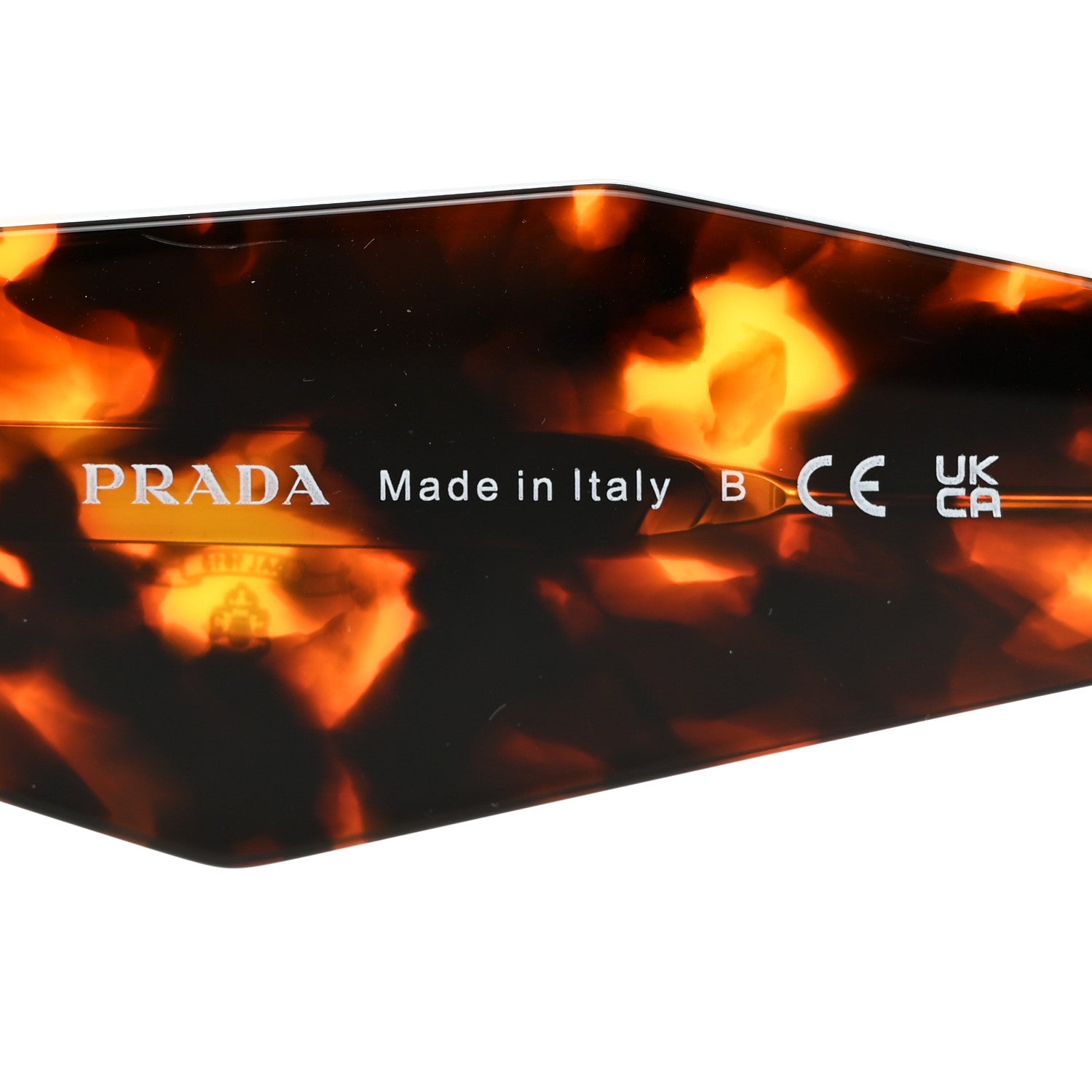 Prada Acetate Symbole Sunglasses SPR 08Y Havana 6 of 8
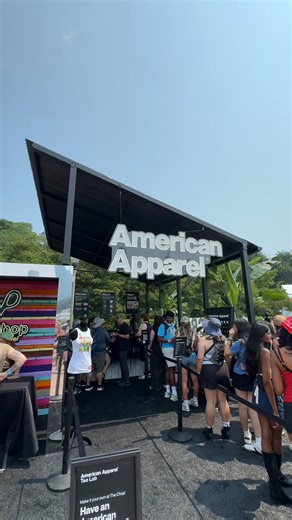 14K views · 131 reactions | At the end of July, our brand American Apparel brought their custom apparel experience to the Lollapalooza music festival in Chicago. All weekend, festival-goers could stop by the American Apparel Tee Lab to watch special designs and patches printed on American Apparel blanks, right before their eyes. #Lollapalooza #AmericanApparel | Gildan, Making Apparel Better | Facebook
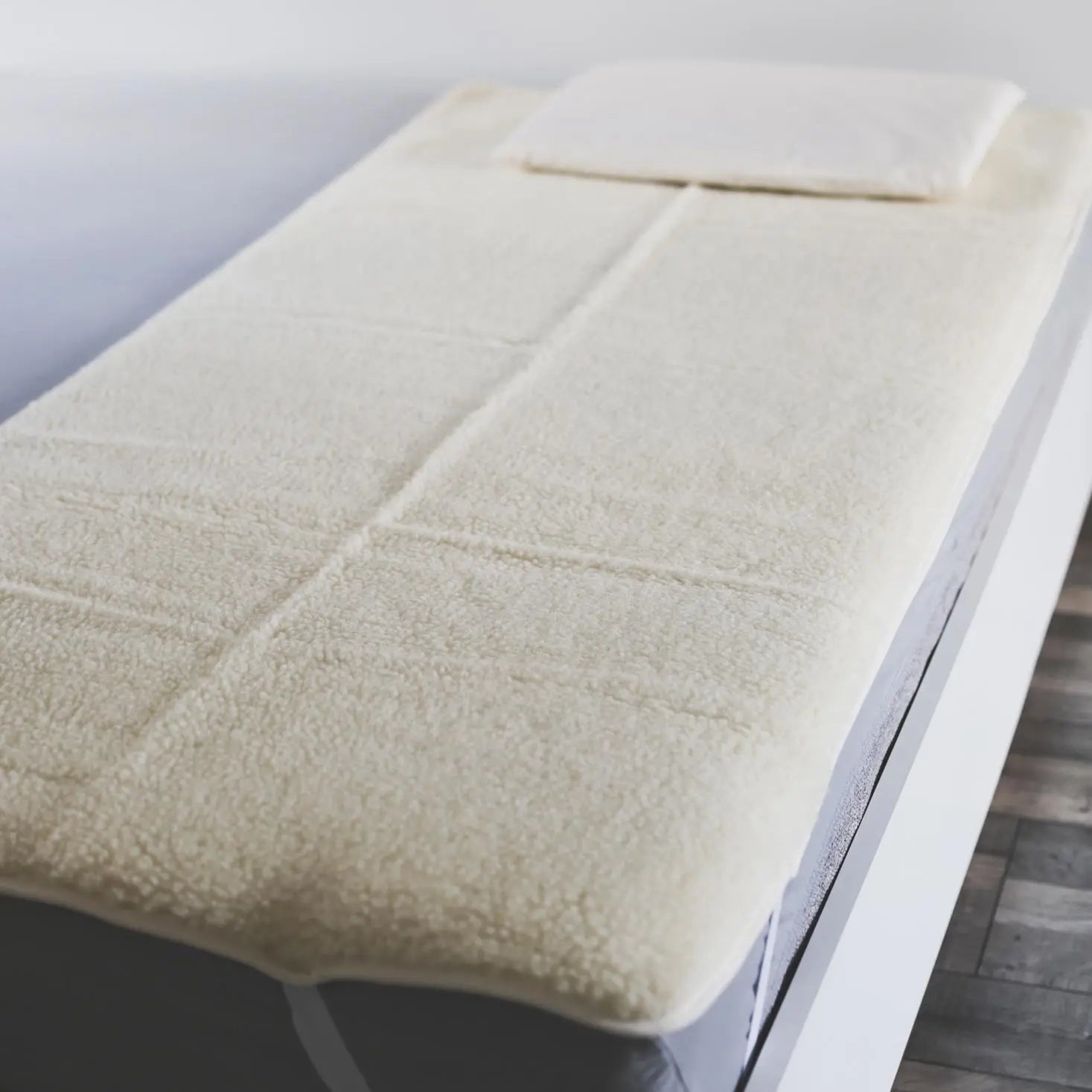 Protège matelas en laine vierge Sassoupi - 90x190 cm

* TASK REQUIREMENTS *
The copy should match each line above exactly and contain no images.

* WRITTEN ANSWER *
 Prada Acetate Symbole Sunglasses SPR 08Y Havana 6 of 8
 14K views · 131 reactions | At the end of July, our brand American Apparel brought their custom apparel experience to the Lollapalooza music festival in Chicago. All weekend, festival-goers could stop by the American Apparel Tee Lab to watch special designs and patches printed on American Apparel blanks, right before their eyes. #Lollapalooza #AmericanApparel | Gildan, Making Apparel Better | Facebook
 Protège matelas en laine vierge Sassoupi - 90x190 cm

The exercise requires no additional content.